WHAT YOU WILL DO
Filter the entries for the string "sequence". Copy each line that has it.

-- SOURCE DATA follows --

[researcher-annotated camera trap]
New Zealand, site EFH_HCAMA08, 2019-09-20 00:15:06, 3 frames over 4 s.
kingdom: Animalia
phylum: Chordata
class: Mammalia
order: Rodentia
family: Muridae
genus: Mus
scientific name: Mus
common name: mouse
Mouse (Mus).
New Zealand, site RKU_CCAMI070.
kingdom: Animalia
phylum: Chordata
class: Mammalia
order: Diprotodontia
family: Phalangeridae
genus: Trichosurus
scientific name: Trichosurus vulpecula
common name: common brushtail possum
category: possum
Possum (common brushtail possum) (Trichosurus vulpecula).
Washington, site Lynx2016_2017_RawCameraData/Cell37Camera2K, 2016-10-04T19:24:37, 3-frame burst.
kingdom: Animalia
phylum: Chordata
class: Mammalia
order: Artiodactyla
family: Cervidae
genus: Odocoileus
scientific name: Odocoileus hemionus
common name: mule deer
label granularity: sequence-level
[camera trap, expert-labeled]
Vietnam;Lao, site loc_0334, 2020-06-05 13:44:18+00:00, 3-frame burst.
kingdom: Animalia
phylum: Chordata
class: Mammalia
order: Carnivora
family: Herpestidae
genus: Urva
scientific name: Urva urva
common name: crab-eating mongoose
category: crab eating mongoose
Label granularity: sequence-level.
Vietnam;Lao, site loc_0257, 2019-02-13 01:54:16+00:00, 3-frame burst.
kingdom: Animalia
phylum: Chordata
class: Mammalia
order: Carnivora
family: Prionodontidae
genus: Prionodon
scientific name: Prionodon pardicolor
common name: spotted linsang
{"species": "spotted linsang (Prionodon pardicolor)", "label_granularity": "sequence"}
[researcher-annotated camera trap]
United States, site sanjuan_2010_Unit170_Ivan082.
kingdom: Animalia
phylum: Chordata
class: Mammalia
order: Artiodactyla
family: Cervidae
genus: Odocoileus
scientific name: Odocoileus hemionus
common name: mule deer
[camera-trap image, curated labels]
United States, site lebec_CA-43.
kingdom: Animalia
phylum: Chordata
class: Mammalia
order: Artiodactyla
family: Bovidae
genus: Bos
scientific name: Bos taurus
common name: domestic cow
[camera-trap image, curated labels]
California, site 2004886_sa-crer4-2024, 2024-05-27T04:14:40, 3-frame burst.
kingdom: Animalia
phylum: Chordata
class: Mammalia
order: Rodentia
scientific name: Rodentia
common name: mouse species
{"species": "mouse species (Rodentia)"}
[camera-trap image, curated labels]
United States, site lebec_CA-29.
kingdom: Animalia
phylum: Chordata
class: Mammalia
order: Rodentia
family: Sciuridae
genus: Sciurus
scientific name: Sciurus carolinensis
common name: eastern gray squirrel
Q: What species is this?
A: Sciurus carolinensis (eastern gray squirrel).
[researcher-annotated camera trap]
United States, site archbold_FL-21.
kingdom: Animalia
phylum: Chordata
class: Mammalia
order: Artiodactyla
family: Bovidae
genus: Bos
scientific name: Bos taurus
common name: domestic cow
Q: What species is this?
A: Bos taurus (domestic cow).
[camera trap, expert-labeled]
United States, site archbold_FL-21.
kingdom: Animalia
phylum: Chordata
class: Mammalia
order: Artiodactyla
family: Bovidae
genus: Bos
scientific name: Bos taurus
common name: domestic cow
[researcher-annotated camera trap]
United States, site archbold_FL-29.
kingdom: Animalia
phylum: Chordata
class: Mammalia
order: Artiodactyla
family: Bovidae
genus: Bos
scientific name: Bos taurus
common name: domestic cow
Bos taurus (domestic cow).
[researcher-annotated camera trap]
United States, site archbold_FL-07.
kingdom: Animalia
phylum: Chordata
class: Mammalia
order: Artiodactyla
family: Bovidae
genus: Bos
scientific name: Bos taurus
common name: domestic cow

-- SOURCE DATA concluded --

TASK RESPONSE
label granularity: sequence-level
Label granularity: sequence-level.
{"species": "spotted linsang (Prionodon pardicolor)", "label_granularity": "sequence"}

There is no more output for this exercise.